→ MATERIAL SHOWN:
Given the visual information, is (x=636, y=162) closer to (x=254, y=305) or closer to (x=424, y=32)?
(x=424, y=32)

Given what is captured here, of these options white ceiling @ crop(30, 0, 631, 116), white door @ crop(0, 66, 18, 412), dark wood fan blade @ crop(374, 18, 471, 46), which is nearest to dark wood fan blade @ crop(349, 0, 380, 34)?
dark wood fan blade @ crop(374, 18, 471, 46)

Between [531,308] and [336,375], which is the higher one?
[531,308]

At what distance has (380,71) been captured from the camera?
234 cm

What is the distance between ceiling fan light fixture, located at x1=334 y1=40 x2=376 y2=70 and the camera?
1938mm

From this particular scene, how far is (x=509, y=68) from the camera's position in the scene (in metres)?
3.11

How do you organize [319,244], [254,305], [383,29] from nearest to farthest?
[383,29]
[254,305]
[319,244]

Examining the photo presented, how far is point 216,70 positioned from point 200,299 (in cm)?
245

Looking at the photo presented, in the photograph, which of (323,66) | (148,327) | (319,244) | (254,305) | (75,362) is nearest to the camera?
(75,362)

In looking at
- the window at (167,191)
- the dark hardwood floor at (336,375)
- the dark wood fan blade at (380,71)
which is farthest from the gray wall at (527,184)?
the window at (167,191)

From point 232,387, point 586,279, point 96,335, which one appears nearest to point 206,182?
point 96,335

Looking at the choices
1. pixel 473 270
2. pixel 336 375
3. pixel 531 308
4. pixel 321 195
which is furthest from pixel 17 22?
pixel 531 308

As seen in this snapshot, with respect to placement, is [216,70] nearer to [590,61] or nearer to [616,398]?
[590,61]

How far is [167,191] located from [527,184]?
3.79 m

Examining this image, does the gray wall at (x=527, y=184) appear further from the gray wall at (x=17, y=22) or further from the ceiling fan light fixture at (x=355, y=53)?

→ REQUIRED TASK:
Rewrite all of the records above, replacing every instance of "gray wall" with "painted wall" and keeping everything else the same.

→ SOLUTION TO THIS EXERCISE:
Given the visual information, is (x=636, y=162) closer to (x=254, y=305) or closer to (x=424, y=32)?
(x=424, y=32)

Given what is captured here, of these options white ceiling @ crop(30, 0, 631, 116), white door @ crop(0, 66, 18, 412), dark wood fan blade @ crop(374, 18, 471, 46), which is nearest to dark wood fan blade @ crop(349, 0, 380, 34)?
dark wood fan blade @ crop(374, 18, 471, 46)

Between [531,308] and [336,375], which is the higher one?
[531,308]

At what distance has (380,71) been captured from the camera?
234 cm

What is the distance between ceiling fan light fixture, located at x1=334 y1=40 x2=376 y2=70 and the camera?
1938mm

From this particular scene, how far is (x=509, y=68) from the camera's position in the scene (in metres)?
3.11

How do you organize [319,244], [254,305], [383,29] from nearest to farthest?
[383,29]
[254,305]
[319,244]

Examining the photo presented, how far is point 216,70 positioned from point 200,299 (in cm)?
245

Looking at the photo presented, in the photograph, which of (323,66) | (148,327) | (319,244) | (254,305) | (75,362) is nearest to the camera?
(75,362)

In looking at
- the window at (167,191)
- the dark hardwood floor at (336,375)
- the dark wood fan blade at (380,71)
which is farthest from the painted wall at (527,184)?
the window at (167,191)

From point 232,387, point 586,279, point 96,335, which one appears nearest to point 206,182?
point 96,335

Looking at the choices
1. pixel 473 270
2. pixel 336 375
3. pixel 531 308
4. pixel 321 195
which is furthest from pixel 17 22?
pixel 531 308

As seen in this snapshot, with respect to placement, is [216,70] nearer to [590,61] or nearer to [616,398]?
[590,61]

How far is [167,191] located from [527,184]?
3.79 m

Examining this image, does the painted wall at (x=527, y=184) appear further from the painted wall at (x=17, y=22) or further from the ceiling fan light fixture at (x=355, y=53)?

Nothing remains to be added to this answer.